Passing the middle rows, she glanced down and noticed practically every gateway had a woman standing there, looking at each other. Every one but Betty Hoddle’s, that is. From there came the noise of raised voices, Betty’s and Ben’s and, yes, Elizabeth’s, who of course was visiting her Aunt Betty today before she came to Mrs Wearmouth’s.
‘A right carry on in there, it’s as good as a play,’ remarked the woman in the end house. ‘I bet they can hear it in the next street.’
Ben was shouting now, menacing rather, thought Mrs Wearmouth. I hope he’s not going to hit our Elizabeth. ‘Here, hold my basket for me, will you, Alice?’ she asked the woman. ‘I just have to go somewhere.’
Thrusting the basket into a surprised Alice’s hand, she turned and set off for the colliery offices at a pace she hadn’t reached in years. She had noticed Jack Benson’s motor there when she came past.
Chapter Thirty-Two
ELIZABETH OPENED HER eyes, she couldn’t think for a moment where she was. There was a strange face looking down on her, a man’s face, keen-eyed though smelling ever so slightly of whisky.
‘There now, young woman,’ he said. She recognised him now as the local doctor. ‘You’ve been very lucky. A bump on the head, but nothing that a couple of days’ rest won’t heal.’ He stood back and Jack took his place. He knelt and picked up Elizabeth’s hand, kissing it fervently.
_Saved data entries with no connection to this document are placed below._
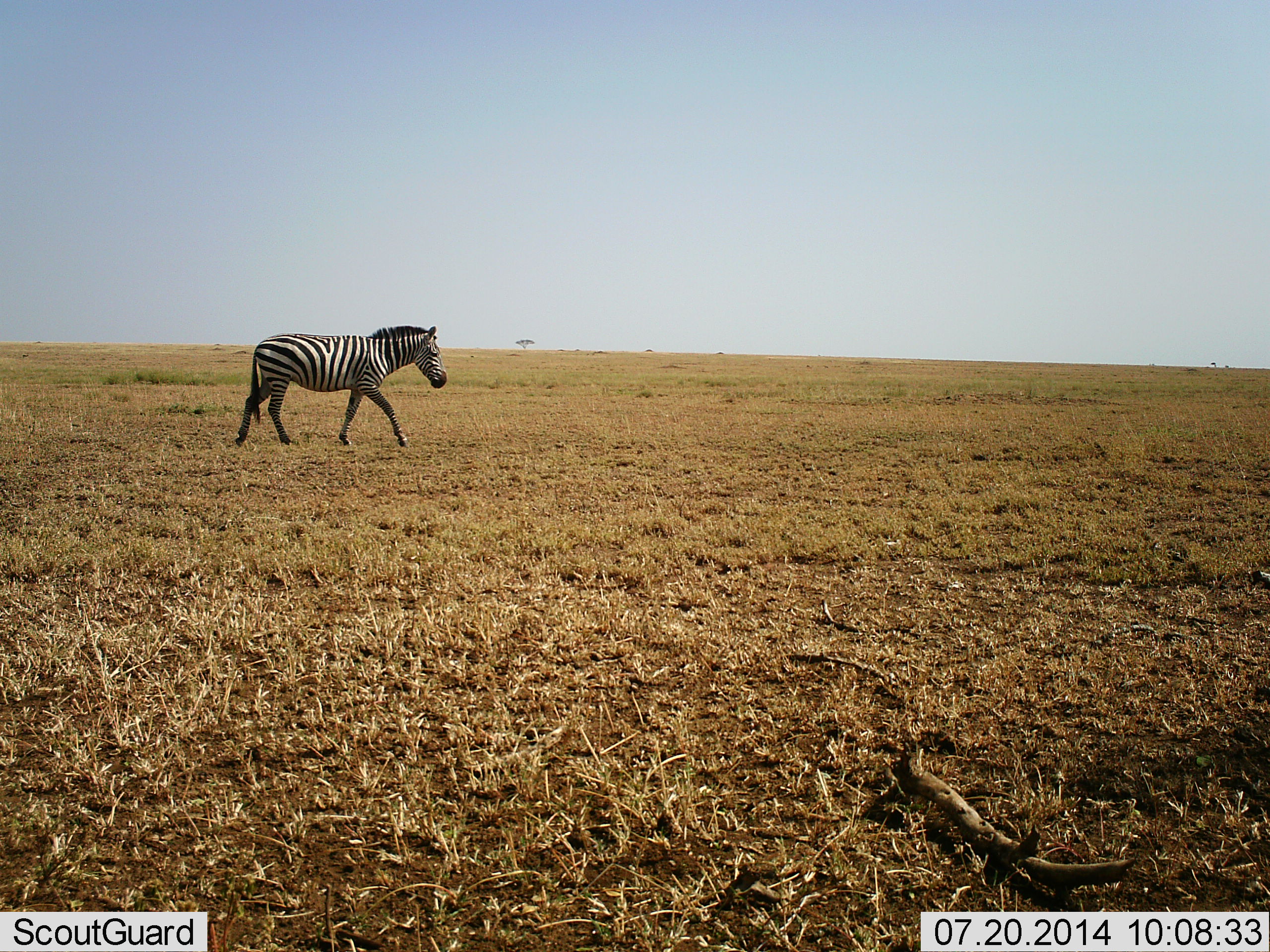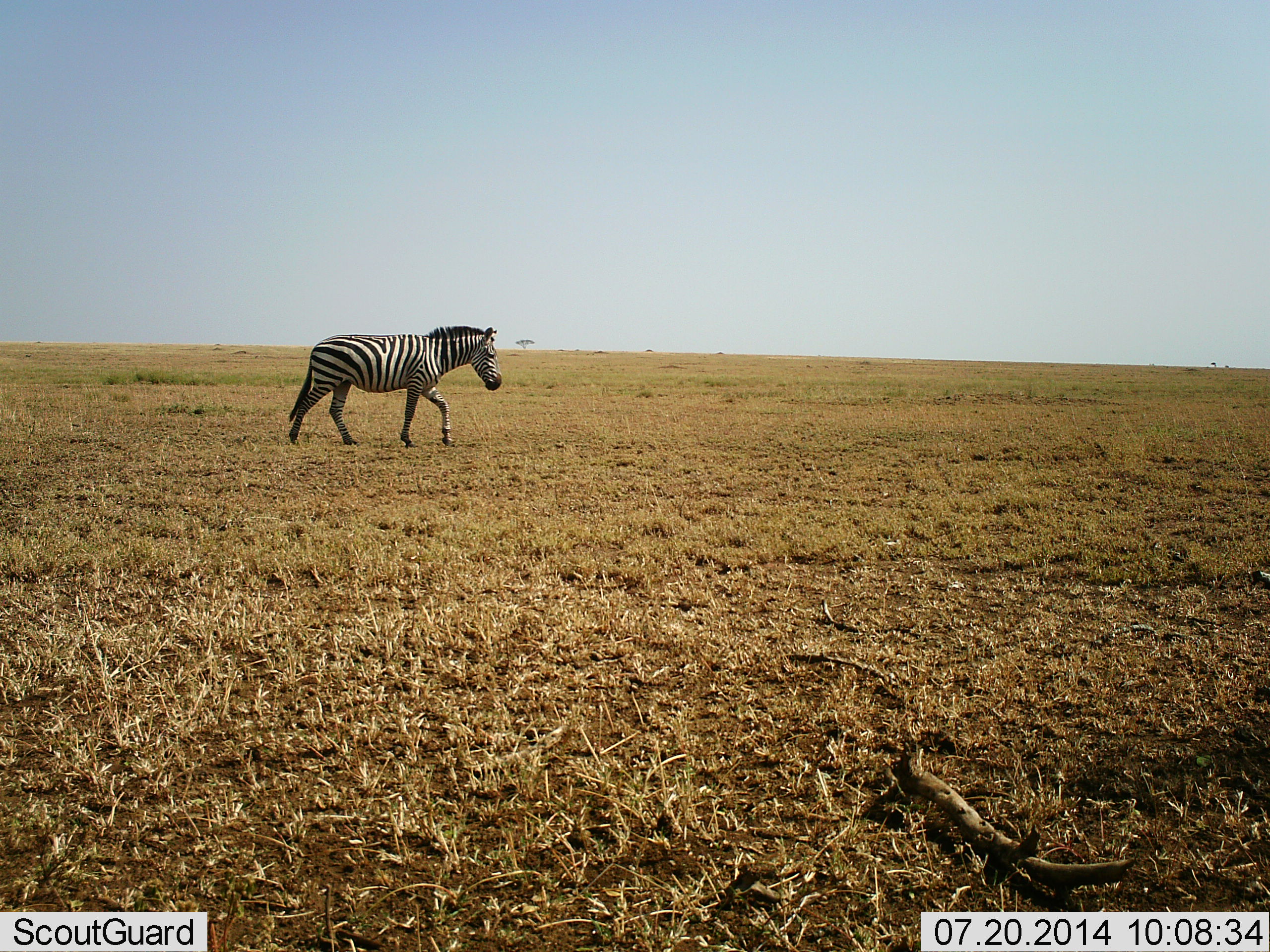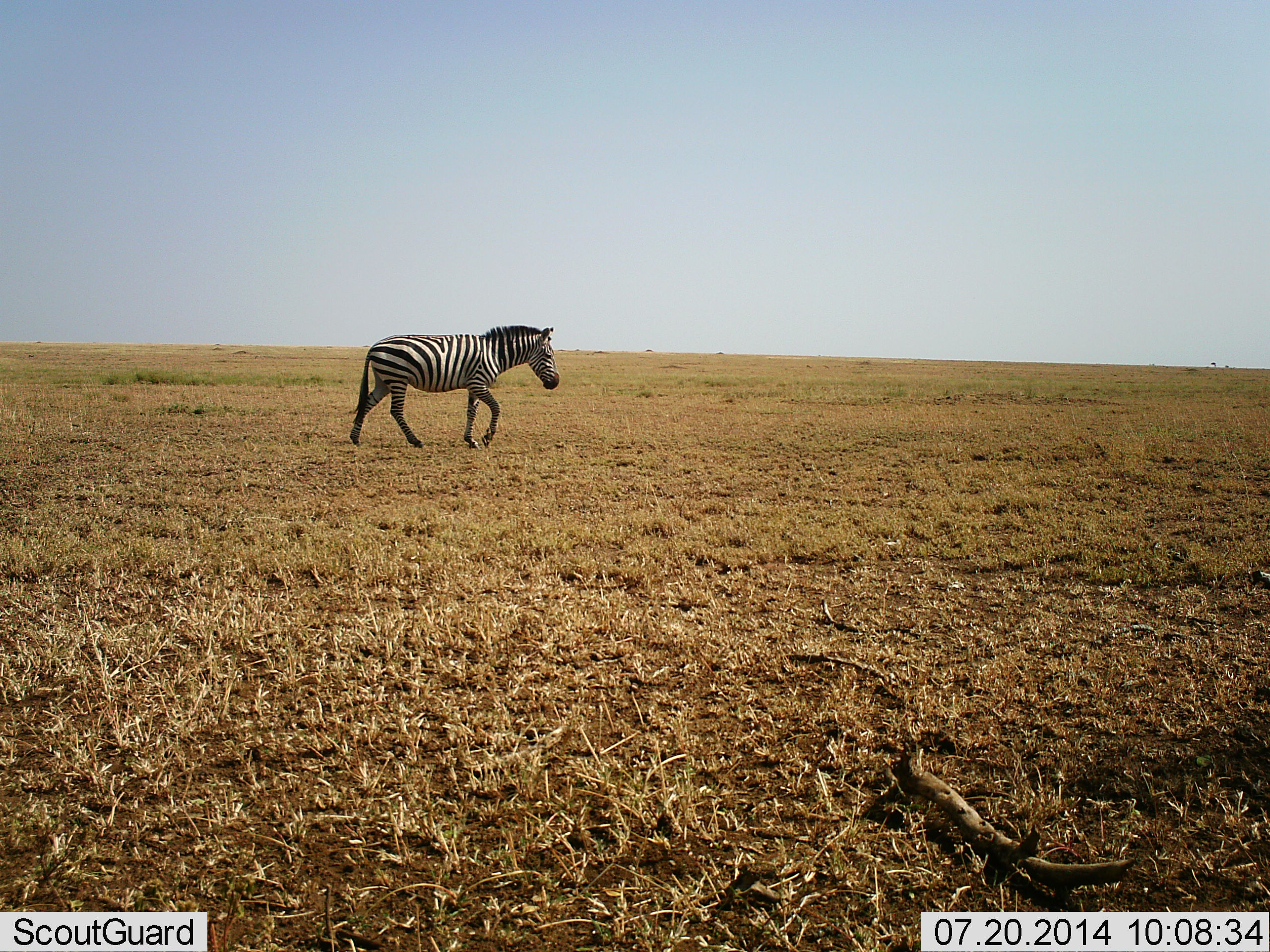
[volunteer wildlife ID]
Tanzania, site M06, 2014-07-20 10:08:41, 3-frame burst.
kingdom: Animalia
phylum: Chordata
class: Mammalia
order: Perissodactyla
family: Equidae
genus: Equus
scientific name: Equus quagga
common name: plains zebra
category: zebra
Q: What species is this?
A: Zebra (plains zebra) (Equus quagga).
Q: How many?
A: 1.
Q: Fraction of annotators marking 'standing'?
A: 0%.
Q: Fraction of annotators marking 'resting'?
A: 0%.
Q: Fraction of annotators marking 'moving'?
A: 100%.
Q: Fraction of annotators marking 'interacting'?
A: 0%.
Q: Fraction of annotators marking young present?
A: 0%.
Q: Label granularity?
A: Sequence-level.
‘Oh, Lizzie, Lizzie,’ he whispered. ‘What did you get yourself into?’ She opened her mouth to answer and he went on quickly, ‘No, never mind. Just lie quiet, sweetheart. You’re going to be fine, the doctor says so. Everything will be all right no
w, I’ll see to it all.’
He kissed her lightly on the lips before rising to his feet with a smile of such relief that her heart flooded with love for him. Vaguely she realised that she was still in Auntie Betty’s kitchen, lying on the settee. Mrs Wearmouth was by the window, hovering anxiously. Elizabeth wondered idly where the Hoddles were then closed her eyes and in spite of the throbbing down one side of her face, drifted off into sleep.
‘Well, Doctor?’ asked Jack.
‘Just as I told the lassie, Mr Benson,’ Dr Short replied. ‘She’ll have a headache for a day or two and should take it easy, but there’s no lasting damage. There could have been, though. She could have fractured her skull if she’d hit the table leg. A nasty business altogether.’ He stared at the door which led into the other room, his expression hard. ‘Indefensible, I’d say, a man like that hitting a woman not even his wife. Or indeed his wife,’ he amended, seeing Jack’s expression.
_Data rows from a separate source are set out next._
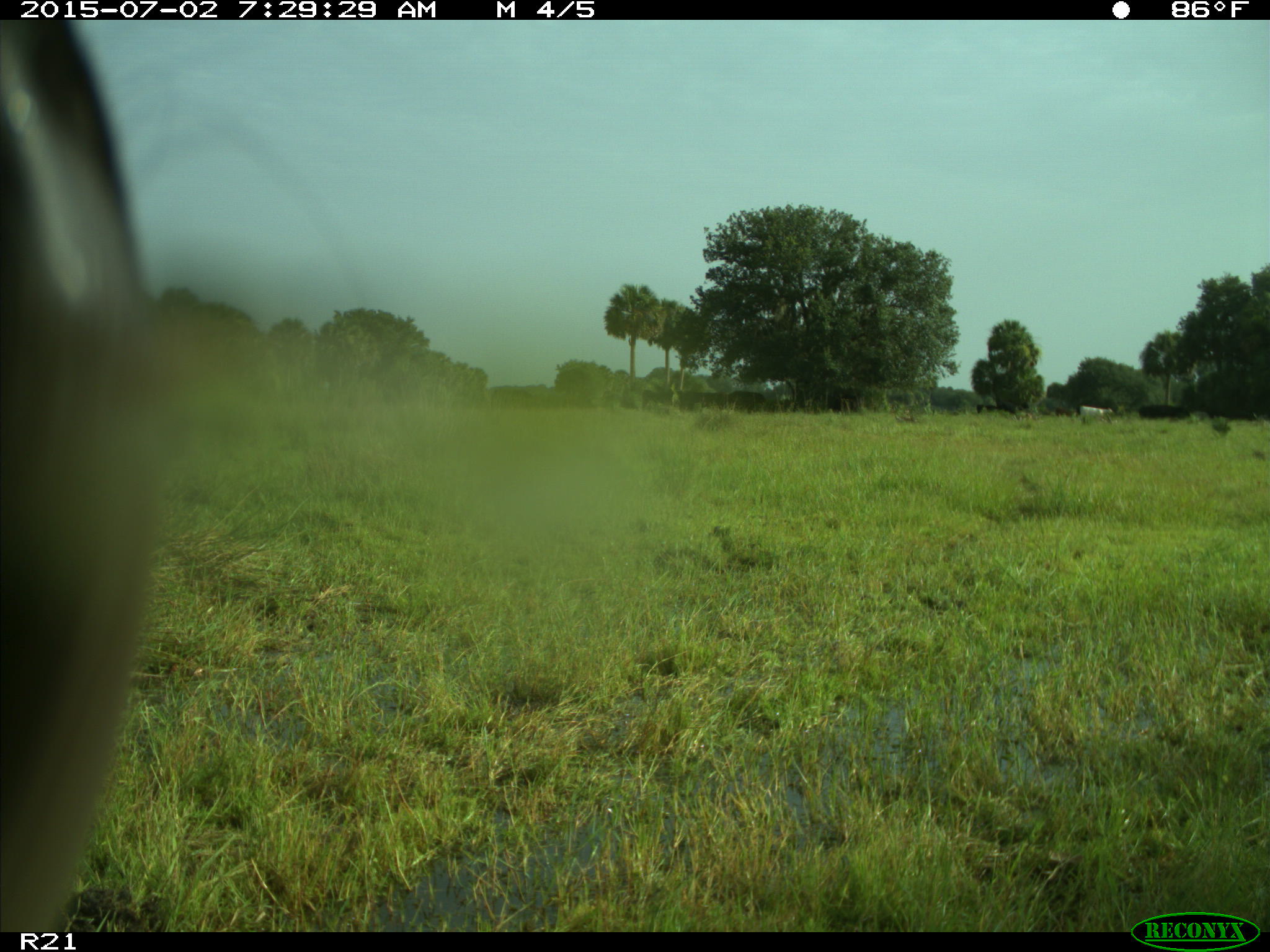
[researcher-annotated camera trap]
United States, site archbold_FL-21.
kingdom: Animalia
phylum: Chordata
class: Mammalia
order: Artiodactyla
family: Bovidae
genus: Bos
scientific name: Bos taurus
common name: domestic cow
Dr Short was the doctor for the mine and the panel doctor. The miners paid a few pence a week so that he would attend to their families besides themselves. He would never make a fortune, Jack thought, but he had a reputation as a good doctor and a dedicated man.
‘I’ll deal with them,’ Jack said grimly. ‘Meanwhile I’ll take my fiancée back to the Manor.’
The doctor nodded. ‘I’ll look in tomorrow after surgery,’ he promised. ‘But I’m sure there’s nothing to worry about.’
After he had gone, Jack checked on Elizabeth, who was sleeping peacefully. ‘Watch her, Mrs Wearmouth, will you?’ he asked.
‘Aye, I will.’
Jack went into the other room where he found the Hoddles sitting opposite each other before an empty grate. The room had an unused air. He guessed it was only used for visitors or at Christmas time. Both of them stood up when he came in, though the man wore a defiant expression.